Investors have access to multiple investment schemes in the market, but they usually offer taxable returns. If saving tax is your primary reason behind investing, ELSS mutual funds will come to your rescue. Equity Linked Savings Schemes can be referred to as tax-saving mutual funds.
An ELSS fund can help you save tax of up to Rs 150,000 on the invested amount. Moreover, the income you will generate from the funds after a 3-year lock-in period will be taxed at 10% only when the income exceeds Rs 1 lakh. Dive into this article to understand the detailed procedure of investing in ELSS mutual funds and enjoy tax benefits with impressive returns.
Step 1: Select the Tax-Saving Scheme As Per Your Needs
The tax-saving scheme will be dependent on the returns offered by it. For instance, Axis Mutual Fund offered an annual return of over 40% last year. But Escorts Mutual Fund offered an annual return of only 15%.
It is often challenging to predict which mutual fund is the best. But the highest-performing mutual fund of the previous year is highly likely to be the highest-performing fund in the present year as well. You must choose the best mutual fund to enjoy maximum tax deductions.
Step 2: Choose Tax-Saving Schemes Over Regular Mutual Funds
You will come across regular mutual funds as well as tax-saving funds. Regular mutual funds have a high expense ratio because the one distributing the fund demands a payment. But the tax-saving funds don’t have to pay anything to the distributors. The tax-saving mutual fund schemes are direct and have a low expense ratio.
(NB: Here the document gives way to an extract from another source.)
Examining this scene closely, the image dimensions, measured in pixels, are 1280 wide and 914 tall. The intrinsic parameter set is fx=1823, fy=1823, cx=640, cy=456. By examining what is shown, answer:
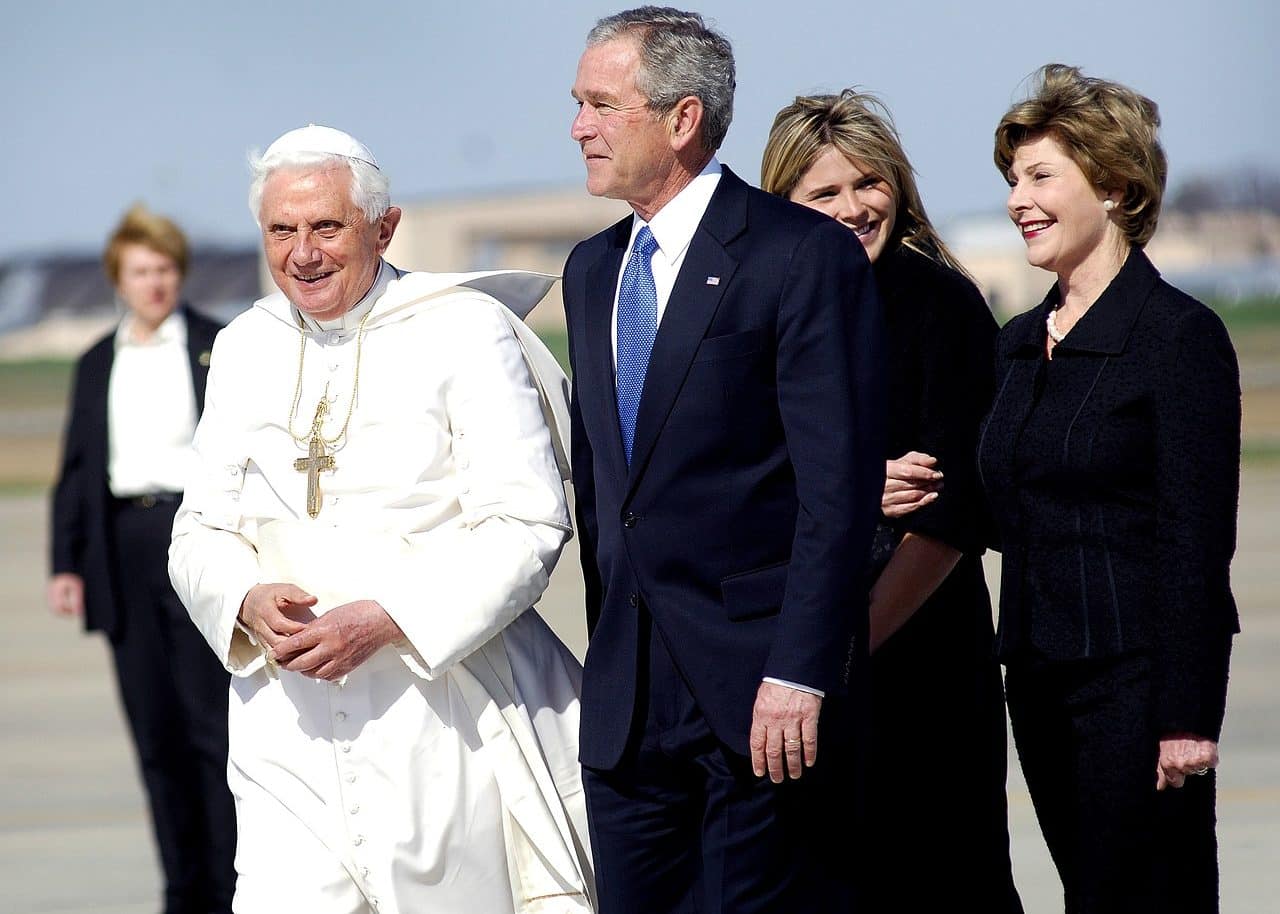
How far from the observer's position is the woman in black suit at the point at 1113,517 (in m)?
3.03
Step 3: Open Your Bank Account
Anyone who wishes to invest in ELSS funds must have a bank account. The dividends collected from the fund will need to be credited somewhere. Therefore, a bank account in the name of the investor is important.
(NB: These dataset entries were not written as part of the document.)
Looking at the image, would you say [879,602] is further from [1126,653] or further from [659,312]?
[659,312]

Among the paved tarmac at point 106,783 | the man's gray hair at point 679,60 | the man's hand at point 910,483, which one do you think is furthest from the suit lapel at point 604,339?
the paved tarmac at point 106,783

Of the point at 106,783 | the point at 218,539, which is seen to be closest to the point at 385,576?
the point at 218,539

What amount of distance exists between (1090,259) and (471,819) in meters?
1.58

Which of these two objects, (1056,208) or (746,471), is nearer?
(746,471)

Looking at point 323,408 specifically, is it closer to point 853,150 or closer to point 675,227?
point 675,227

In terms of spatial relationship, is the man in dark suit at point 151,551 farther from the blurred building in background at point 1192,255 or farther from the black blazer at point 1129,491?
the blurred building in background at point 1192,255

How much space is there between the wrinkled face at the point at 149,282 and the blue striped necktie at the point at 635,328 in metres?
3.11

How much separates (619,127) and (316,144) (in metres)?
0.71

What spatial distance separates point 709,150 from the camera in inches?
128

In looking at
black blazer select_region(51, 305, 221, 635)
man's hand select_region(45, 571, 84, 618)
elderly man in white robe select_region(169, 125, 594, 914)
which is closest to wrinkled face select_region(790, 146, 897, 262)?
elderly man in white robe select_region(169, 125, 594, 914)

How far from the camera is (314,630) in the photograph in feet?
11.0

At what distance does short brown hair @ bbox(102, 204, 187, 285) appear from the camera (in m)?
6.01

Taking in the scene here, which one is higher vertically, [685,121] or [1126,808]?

Step 4: Pick an Intermediary or Distributor
You can always deal with the mutual fund company all by yourself. But multiple mutual fund distributors or intermediaries are available nationwide to help you manage your mutual funds. Mutual fund distributors won’t charge any commission from you because the companies they deal with offer them profits for bringing in new clients.
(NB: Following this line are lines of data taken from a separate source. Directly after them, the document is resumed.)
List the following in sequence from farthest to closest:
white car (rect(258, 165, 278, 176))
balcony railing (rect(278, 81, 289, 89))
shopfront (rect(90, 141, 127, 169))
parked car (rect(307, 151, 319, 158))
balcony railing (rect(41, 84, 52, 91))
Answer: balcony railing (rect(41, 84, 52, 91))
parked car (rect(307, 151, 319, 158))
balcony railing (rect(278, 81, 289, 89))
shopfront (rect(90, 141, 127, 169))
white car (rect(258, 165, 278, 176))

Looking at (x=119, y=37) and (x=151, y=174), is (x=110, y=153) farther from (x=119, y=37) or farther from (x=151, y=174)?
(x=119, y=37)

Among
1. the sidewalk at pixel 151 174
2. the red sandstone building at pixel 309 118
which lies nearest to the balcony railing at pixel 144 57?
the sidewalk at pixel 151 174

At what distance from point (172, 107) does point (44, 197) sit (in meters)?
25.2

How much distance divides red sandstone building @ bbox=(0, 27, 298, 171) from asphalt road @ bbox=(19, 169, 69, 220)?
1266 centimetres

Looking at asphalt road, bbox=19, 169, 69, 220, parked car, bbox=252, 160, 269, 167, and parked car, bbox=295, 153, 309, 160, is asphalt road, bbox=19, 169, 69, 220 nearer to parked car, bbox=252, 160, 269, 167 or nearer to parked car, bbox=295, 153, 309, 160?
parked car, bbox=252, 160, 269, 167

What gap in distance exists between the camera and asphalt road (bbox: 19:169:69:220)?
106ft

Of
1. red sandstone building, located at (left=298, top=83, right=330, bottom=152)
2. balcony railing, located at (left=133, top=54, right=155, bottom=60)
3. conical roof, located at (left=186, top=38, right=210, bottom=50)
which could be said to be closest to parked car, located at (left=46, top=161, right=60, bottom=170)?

The role of a mutual fund distributor is to invest in a mutual fund on your behalf to help you earn maximum returns. You can always contact an online distributor if you want an easy way to invest in ELSS mutual funds. But before choosing a distributor, you need to ensure they pick an ELSS that benefits you and not them.
Step 5: Choose Between Lump Sum or SIP
Several investors rely on ELSS funds at the eleventh hour to enjoy tax benefits. Since last-minute investors are in a hurry to save taxes, they choose the lump sum investment. But lump sum investments can be extremely risky in a high market.
But ELSS investment schemes are linked to long-term financial goals. Therefore, opting for a Systematic Investment Plan or SIP will average your purchase cost per unit. SIP offers discipline and regularity and also lowers capital risk. Furthermore. SIP ensures that you don’t have to worry about market fluctuations and whether you are investing at the right time.
Ending Note
ELSS funds are better than several tax-saving instruments with great returns and a lock-in period of only three years. You will need only Rs 500 to invest in a tax-efficient ELSS fund. While offering you tax deductions of up to Rs 1.5 lakhs, ELSS mutual funds let you invest as much as you want. Therefore, consider investing in an ELSS fund today!